The Enlightenment thinker Immanuel Kant calls these irrelevant factors that may have value to us as “interests” and proposes that we detach or remove them from the process of judgment. Obviously, the most powerful interest is our own interest or subjectivity.

But Kant challenges us to go beyond such self-interest if it goes against a universally mandated duty. Judgement for Kant is thus an act of “disinterestedness”. We should be able to acknowledge and act according to a universal truth even if it goes against our own interest. That is the ultimate test of judgement.

It looks like a good formula of judgement, something that nations, regardless of culture, can adhere to. Indeed, the Kantian model became the basis for the rule of law, without which modern democracy would simply deteriorate into anarchy.

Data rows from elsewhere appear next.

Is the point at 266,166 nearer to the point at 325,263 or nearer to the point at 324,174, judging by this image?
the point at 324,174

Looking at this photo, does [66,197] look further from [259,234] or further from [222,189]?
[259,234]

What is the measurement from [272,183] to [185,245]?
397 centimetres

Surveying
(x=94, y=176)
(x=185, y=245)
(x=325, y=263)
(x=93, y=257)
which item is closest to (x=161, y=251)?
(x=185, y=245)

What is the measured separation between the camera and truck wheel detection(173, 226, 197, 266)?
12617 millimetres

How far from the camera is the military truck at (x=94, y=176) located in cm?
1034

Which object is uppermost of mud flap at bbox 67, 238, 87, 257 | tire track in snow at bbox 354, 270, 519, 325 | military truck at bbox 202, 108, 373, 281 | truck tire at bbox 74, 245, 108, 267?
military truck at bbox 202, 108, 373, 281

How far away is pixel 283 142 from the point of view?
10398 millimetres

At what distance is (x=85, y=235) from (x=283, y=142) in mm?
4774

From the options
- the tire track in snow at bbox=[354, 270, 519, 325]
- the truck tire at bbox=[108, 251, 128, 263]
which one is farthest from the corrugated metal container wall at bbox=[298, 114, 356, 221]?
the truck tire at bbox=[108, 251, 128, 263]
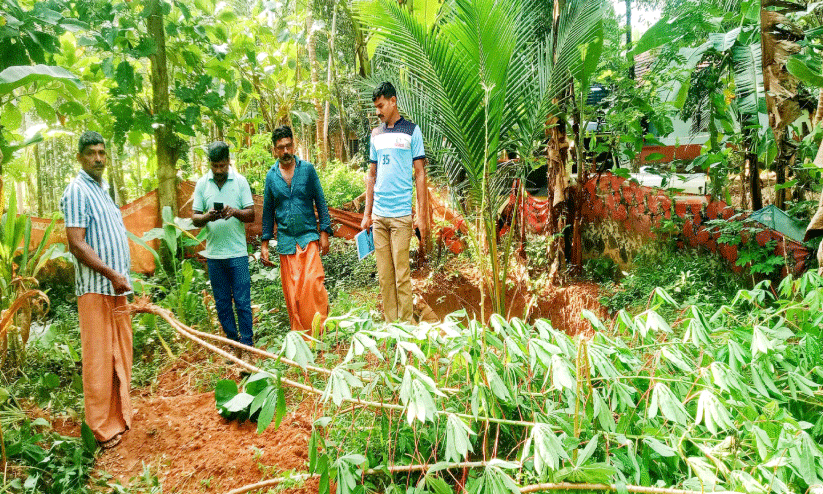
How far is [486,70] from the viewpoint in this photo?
3420mm

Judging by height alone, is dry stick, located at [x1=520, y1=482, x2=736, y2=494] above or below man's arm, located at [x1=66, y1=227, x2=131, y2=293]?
below

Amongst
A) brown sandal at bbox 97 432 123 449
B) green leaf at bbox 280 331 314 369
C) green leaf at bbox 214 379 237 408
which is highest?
green leaf at bbox 280 331 314 369

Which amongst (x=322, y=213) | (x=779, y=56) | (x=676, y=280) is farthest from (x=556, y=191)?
(x=322, y=213)

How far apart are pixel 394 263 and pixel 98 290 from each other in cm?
185

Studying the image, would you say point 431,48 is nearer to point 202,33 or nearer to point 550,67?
point 550,67

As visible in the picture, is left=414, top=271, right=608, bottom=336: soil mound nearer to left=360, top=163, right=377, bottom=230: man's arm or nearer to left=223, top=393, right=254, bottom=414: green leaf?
left=360, top=163, right=377, bottom=230: man's arm

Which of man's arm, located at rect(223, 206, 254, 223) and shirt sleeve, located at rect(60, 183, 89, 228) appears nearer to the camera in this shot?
shirt sleeve, located at rect(60, 183, 89, 228)

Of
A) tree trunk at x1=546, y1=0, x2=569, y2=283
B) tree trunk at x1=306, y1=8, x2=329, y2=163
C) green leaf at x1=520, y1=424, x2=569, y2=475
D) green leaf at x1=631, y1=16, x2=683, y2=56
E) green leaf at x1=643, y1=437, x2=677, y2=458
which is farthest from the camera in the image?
tree trunk at x1=306, y1=8, x2=329, y2=163

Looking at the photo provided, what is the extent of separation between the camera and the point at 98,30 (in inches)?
160

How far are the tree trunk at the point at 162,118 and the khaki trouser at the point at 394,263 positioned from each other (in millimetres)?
2200

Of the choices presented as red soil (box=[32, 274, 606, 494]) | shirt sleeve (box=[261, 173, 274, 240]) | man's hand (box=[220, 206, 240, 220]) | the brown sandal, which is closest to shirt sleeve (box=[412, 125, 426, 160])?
shirt sleeve (box=[261, 173, 274, 240])

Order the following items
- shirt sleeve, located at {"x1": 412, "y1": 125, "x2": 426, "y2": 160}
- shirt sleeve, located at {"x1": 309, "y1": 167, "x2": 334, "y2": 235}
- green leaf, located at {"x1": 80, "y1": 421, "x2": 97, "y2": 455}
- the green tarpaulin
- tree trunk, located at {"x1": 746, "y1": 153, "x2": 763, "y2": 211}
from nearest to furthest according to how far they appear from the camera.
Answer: green leaf, located at {"x1": 80, "y1": 421, "x2": 97, "y2": 455}
the green tarpaulin
shirt sleeve, located at {"x1": 412, "y1": 125, "x2": 426, "y2": 160}
shirt sleeve, located at {"x1": 309, "y1": 167, "x2": 334, "y2": 235}
tree trunk, located at {"x1": 746, "y1": 153, "x2": 763, "y2": 211}

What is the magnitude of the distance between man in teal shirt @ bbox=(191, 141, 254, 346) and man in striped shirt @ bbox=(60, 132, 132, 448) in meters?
0.80

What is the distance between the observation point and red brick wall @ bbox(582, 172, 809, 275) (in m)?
3.75
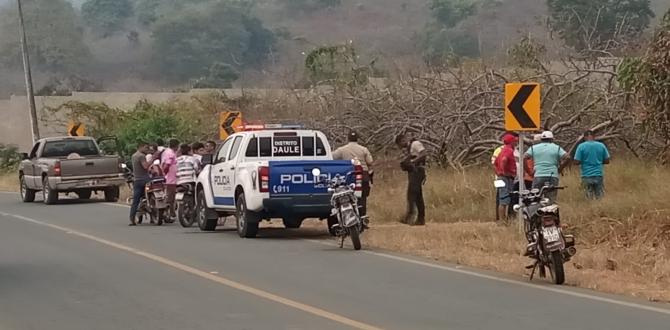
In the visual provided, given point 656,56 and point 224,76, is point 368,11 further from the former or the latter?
point 656,56

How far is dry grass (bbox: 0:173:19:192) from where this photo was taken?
150ft

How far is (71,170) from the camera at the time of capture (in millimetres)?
32188

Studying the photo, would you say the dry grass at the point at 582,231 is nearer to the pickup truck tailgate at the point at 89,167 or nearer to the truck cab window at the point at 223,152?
the truck cab window at the point at 223,152

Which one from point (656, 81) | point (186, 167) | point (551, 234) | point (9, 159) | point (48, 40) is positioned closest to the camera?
point (551, 234)

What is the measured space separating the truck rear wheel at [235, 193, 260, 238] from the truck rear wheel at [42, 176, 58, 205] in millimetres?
13806

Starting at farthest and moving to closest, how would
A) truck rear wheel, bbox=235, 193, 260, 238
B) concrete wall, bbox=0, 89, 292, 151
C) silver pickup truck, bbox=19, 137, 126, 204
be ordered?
concrete wall, bbox=0, 89, 292, 151
silver pickup truck, bbox=19, 137, 126, 204
truck rear wheel, bbox=235, 193, 260, 238

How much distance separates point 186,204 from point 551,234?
37.8ft

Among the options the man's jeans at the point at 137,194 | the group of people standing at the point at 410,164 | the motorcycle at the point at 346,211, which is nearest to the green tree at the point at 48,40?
the man's jeans at the point at 137,194

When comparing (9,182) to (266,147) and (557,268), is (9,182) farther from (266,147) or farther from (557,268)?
(557,268)

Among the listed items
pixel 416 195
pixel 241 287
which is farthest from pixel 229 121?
pixel 241 287

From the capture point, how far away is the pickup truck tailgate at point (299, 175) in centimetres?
1912

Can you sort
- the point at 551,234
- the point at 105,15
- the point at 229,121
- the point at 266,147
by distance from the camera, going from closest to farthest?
the point at 551,234 < the point at 266,147 < the point at 229,121 < the point at 105,15

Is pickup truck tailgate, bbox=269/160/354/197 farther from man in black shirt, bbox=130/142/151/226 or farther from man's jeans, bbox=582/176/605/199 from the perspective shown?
man in black shirt, bbox=130/142/151/226

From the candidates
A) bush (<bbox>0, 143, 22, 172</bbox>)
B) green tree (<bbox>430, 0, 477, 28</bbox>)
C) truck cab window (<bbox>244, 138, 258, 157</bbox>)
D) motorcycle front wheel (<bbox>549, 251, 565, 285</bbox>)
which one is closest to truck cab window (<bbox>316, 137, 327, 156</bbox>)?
truck cab window (<bbox>244, 138, 258, 157</bbox>)
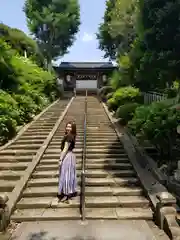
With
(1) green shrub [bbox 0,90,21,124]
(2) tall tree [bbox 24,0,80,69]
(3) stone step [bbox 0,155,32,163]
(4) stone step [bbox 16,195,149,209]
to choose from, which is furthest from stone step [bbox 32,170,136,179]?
(2) tall tree [bbox 24,0,80,69]

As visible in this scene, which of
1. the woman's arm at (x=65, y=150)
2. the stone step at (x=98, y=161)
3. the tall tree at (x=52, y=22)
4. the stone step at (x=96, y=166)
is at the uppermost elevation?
the tall tree at (x=52, y=22)

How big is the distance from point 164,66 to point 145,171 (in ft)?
15.9

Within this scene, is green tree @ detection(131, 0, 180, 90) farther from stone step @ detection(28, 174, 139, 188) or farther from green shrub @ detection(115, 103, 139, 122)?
stone step @ detection(28, 174, 139, 188)

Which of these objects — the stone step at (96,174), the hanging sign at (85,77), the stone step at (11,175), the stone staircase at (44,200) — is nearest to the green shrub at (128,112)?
the stone staircase at (44,200)

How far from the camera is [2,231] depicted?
18.8 feet

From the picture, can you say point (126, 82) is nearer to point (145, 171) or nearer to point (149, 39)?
point (149, 39)

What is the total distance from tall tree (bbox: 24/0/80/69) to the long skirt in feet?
109

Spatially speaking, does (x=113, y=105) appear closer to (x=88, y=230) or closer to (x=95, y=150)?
(x=95, y=150)

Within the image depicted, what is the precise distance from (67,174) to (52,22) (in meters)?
33.9

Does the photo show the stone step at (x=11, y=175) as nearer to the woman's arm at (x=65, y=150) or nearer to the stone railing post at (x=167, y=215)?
the woman's arm at (x=65, y=150)

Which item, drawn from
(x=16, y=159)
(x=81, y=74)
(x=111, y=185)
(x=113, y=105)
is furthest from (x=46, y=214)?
(x=81, y=74)

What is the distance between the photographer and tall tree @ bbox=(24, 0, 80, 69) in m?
37.4

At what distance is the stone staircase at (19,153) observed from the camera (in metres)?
8.54

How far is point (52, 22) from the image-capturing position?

Still, one cannot simply dismiss subjectivity. After all, we have all been raised under different circumstances and these peculiarities shape our values in ways that we may not even be fully aware of. We now know, for instance, that the unconscious is actually responsible for most of our personality than what the intellect could only achieve in our waking state.

Then there is the power of culture as a product of a collective unconscious. Indeed, assumptions of a common nature, upon which universal moral principles are derived, is challenged by culture, which is diverse and relative.

All these factors figure in the way we judge. The phenomenologist thinkers believe that we cannot discount them if we want to fully understand not only the thing being judged but the very way that we judge. We thus need to subject to criticism the very act of judgement itself both the objective and subjective part.

We need to retrieve those “interests” which we discarded as we tried to be disinterested and take a second look at them to understand our own attachments to them.

We thus need to step back from that first act and see ourselves undergoing that internal debate between subjectivity and objectivity, interest and disinterest.

We then acquire that third perspective, that of ourselves being caught in that dilemma. And with that self-awareness we arrive at an even better judgment.